**Work item**
Only the text carries over: repeat the records exactly and drop the images.
──────── Records for processing ────────
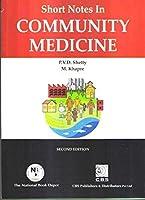 Short Notes In Community Medicine 2Ed (Pb 2020) [Paperback] SHETTY P.V.D.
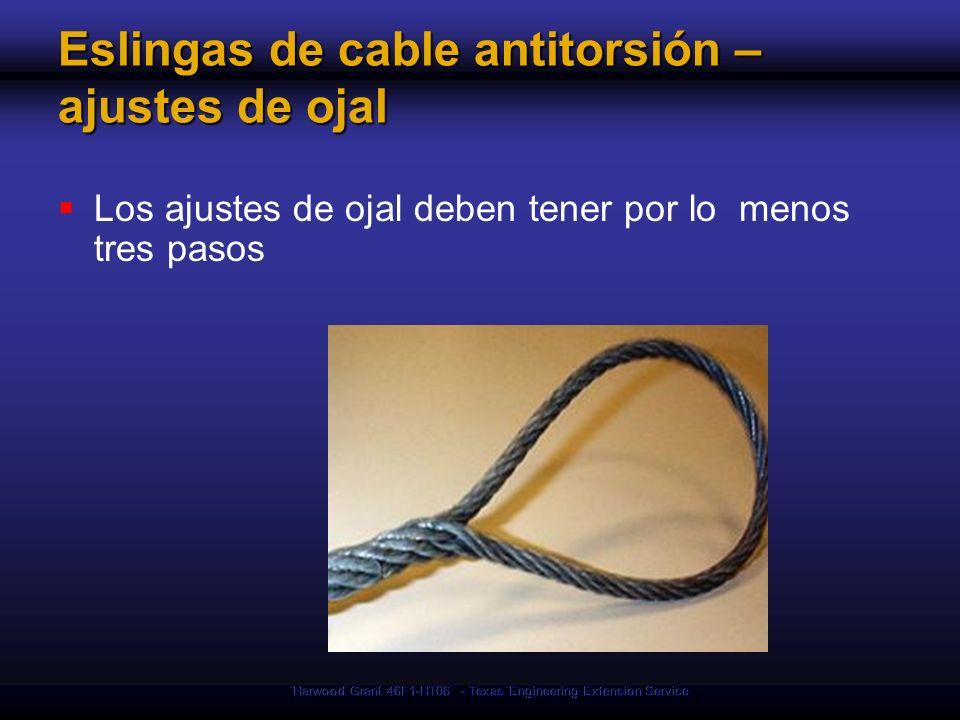 Harwood Grant 46F1-HT06 - Texas Engineering Extension Service Eslingas de cable antitorsión – ajustes de ojal Los ajustes de ojal deben tener por lo menos tres pasos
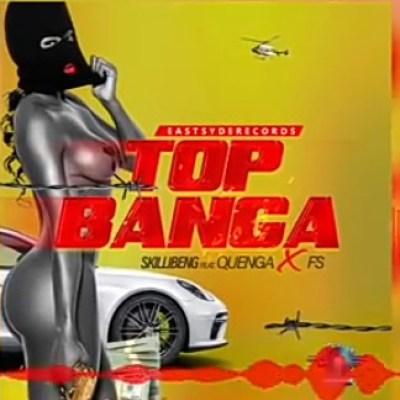 Skillibeng – Top Banga Ft. Quenga & Fs mp3 download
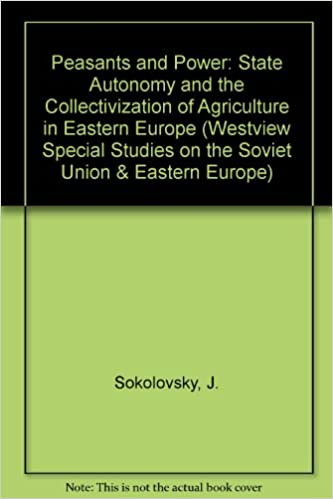 Peasants and Power: State Autonomy and the Collectivization of Agriculture in Eastern Europe (Westview Special Studies on the Soviet Union & Eastern Europe)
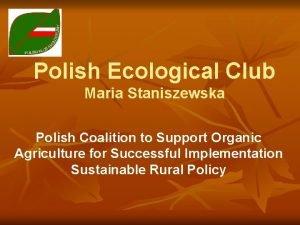 Polish Ecological Club Maria Staniszewska Polish Coalition to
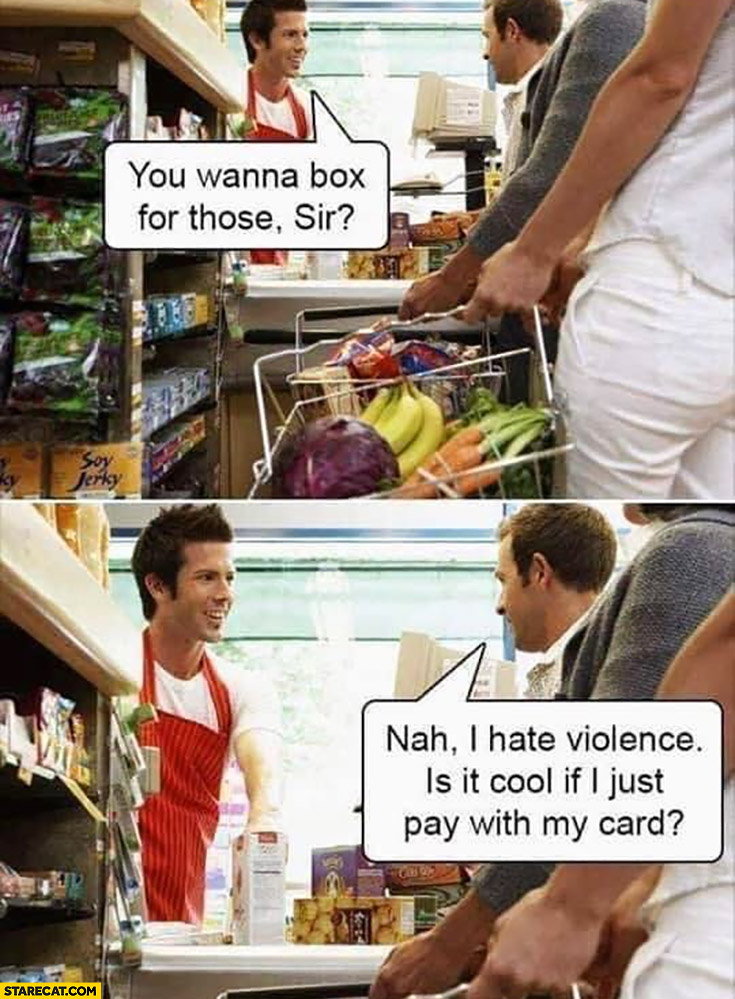 You wanna box for those sir? Nah I hate violence is it cool I just pay with my credit card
────────
**Solution**
 Short Notes In Community Medicine 2Ed (Pb 2020) [Paperback] SHETTY P.V.D.
 Harwood Grant 46F1-HT06 - Texas Engineering Extension Service Eslingas de cable antitorsión – ajustes de ojal Los ajustes de ojal deben tener por lo menos tres pasos
 Skillibeng – Top Banga Ft. Quenga & Fs mp3 download
 Peasants and Power: State Autonomy and the Collectivization of Agriculture in Eastern Europe (Westview Special Studies on the Soviet Union & Eastern Europe)
 Polish Ecological Club Maria Staniszewska Polish Coalition to
 You wanna box for those sir? Nah I hate violence is it cool I just pay with my credit card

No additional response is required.